Protecting mechanical piping through thoughtful flexibility
Achieving fire safety ratings is just one aspect of many comprising personnel and asset protection at this EV facility. Another is preventing corrosion of the large-diameter chilled water piping serving the HVAC system there.
As progress continued at its rapid clip, the construction team realized that the pace of manufacture of the mechanical piping did not always match the pace of the crew installing it in Austin. This could have upset a delicate balance in which piping was supposed to be coated before it was hung. Complicating matters somewhat was the fact that some of the pipe was to be insulated, and some of it not.
The non-insulated pipe was to be protected by a standard three-coat atmospheric system consisting of products in Carboline's Carbozinc, Carboguard, and Carbothane product lines. Insulated pipe was to be coated with the Thermaline 450 series before the foam insulation and stainless steel jacketing was installed.
For optimum performance, these systems each require an abrasive-blasted surface to properly adhere. But because piping production and installation were occurring at different speeds, the owner and the construction team faced a choice: They could slow down installation, or they could keep hanging pipe, and find an alternative course of action for its protective coating.
The owner would not budge on the schedule. Speed to market is the prevailing motivator for EV manufacturers.
Abrasive blasting is not permitted inside an enclosed construction site unless it is properly contained. The EV manufacturer wanted to avoid an unplanned containment because the process takes up space and its setup and cleanup requirements cause delays. It’s also expensive, particularly when that cost is bolted onto a budget later instead of forecast in advance.
But quick-thinking Carboline technical experts offered an alternative: coat the installed bare pipe with Carbomastic 15, a high-solids epoxy amine noteworthy for decades of exceptional performance when applied to marginally prepared surfaces. It is particularly beloved in shipyards, where fleet owners have seen huge savings by dramatically reducing maintenance requirements when vessels are periodically dry docked (such as what happened with the Harvey Discovery in Louisiana—read this case study for more.)
Importantly for this project, Carbomastic 15 performs as well as the prior-specified products would have done, with the added benefit of being the best product in its class for minimally prepared surfaces. The construction team agreed to a change in the spec in real time.
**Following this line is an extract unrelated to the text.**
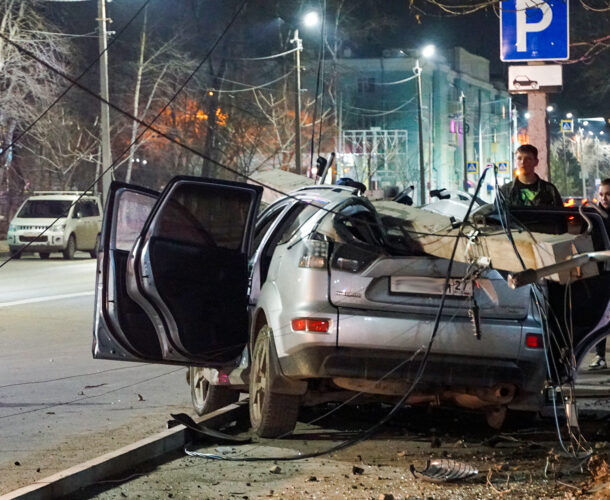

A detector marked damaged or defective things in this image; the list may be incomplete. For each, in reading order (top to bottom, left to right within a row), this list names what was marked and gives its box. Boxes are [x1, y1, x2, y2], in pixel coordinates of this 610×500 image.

severely damaged car [92, 173, 608, 438]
Ultimately over 1,000 linear feet (305 meters) of chilled water pipe was coated in Carbomastic 15, and no one missed a beat.
Strong partnerships keep the critical path intact
Applying fireproofing and protective coatings are critical path activities. Certain construction phases cannot begin until these are complete. The story of this project is the story of a construction team that was given flexibility—up front, but also on the fly—and performed well under immense pressure because of it.
Such immense pressure is becoming more the rule than the exception. All over the world, automakers, their suppliers, and governments are investing huge sums of money to ramp up EV and EV component manufacturing capacity quickly. It’s challenged architects, engineers, general contractors, and subcontractors to deliver this infrastructure in new ways.
They will be successful when they seek out and leverage the technical expertise of their suppliers. These collaborative partnerships are opening new doors in a building boom that will change the manufacturing landscape—and maybe society as a whole—forever.